Moving forward when time stands still

Usually during this time of the year, my wife and I are deeply engaged in getting ready for our annual Pesach retreat. We refer to it as the “PPPPPP” (Post-Purim Pre-Pesach Preparation-Period), but now the last two words seem to have become something like “pandemic plague”.
by Rabbi Ari Kievman, Chabad Goodness and Kindness Centre | Mar 19, 2020

The current global situation has created much uncertainty, anxiety, and fear. Many are grappling with the loss of a sense of certainty that has now become the norm. Plans are up in the air, businesses are struggling, and so much of our daily routine has been disrupted.

The very first mitzvah (commandment) that G-d instructed the Jewish people to do before our departure from Egyptian bondage was called Kiddush HaChodesh (sanctifying time). By establishing the beginning of each month, we can determine when each of the Jewish holidays will be. With most commandments we uplift an object, but this one affects the entire flow of time.

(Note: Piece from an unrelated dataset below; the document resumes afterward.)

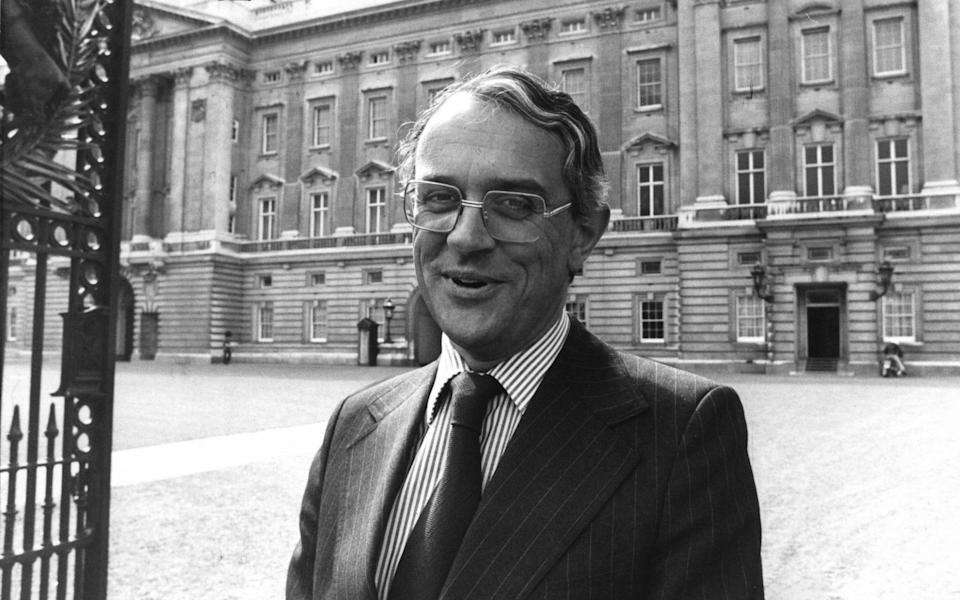 Michael Shea, then the Queen's press secretary, in 1987 - PA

How appropriate to read about this message now as we do this Shabbos, when time seems to be at a standstill. Judaism teaches us that nothing is random, and that every difficulty is an opportunity for personal and communal spiritual growth.

How do we make the best of this situation? Amidst our fears, are we strengthening our trust and faith that G-d will protect us? Can we remain positive and optimistic in the face of difficulty and challenge?

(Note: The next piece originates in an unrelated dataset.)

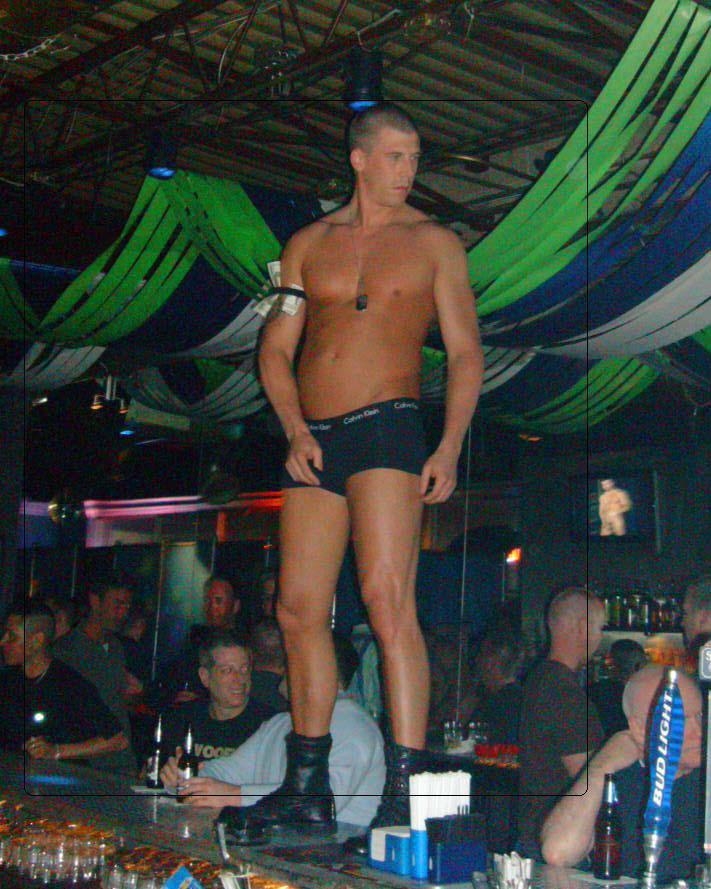 gay resort maui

With our kids off school, now is a perfect time to reconnect and bond with our loved ones. We can seize the moment to fortify our homes with Torah study, and to promote Jewish values. So many of our shuls have been offering online classes in lieu of the usual learning schedules. Perhaps we can go inwards and reconfigure the trajectory of our lives with ourselves, our loved ones, and G-d.

Let’s embrace the fact that while we can control some things like taking proper health precautions and following guidelines, we can’t control everything. After doing our part, we can rest calmly with absolute faith that whatever happens is exactly what’s supposed to happen. Let’s keep the faith that all is according to divine plan. We were in G-d’s hands all along, and continue to be.

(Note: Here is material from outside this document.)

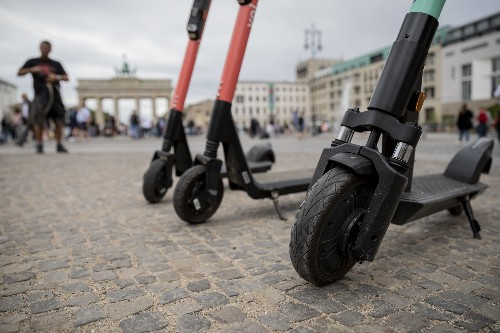 Segway-Ninebot introduces an e-scooter that can drive itself to a charging station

Torah teaches us that whenever confronted with a challenging situation, our mitzvahs and acts of kindness can generate positive energy from above to combat negativity. Consider performing another mitzvah in the merit of world health and stability.

This is a time to look out for each other and be supportive in whatever way we can. If you know anyone who is in quarantine, or the elderly and more vulnerable, consider reaching out with support. Channelling your energy towards helping others will help you to deal with your own stress.

As we bless the upcoming month of miracles this Shabbos, we pray to the almighty for protection, healing, and good news for all.

1 Comment

  1. 1 Ephraim 21 Mar
    Thank you for the encouraging words during these trying times, rabbi.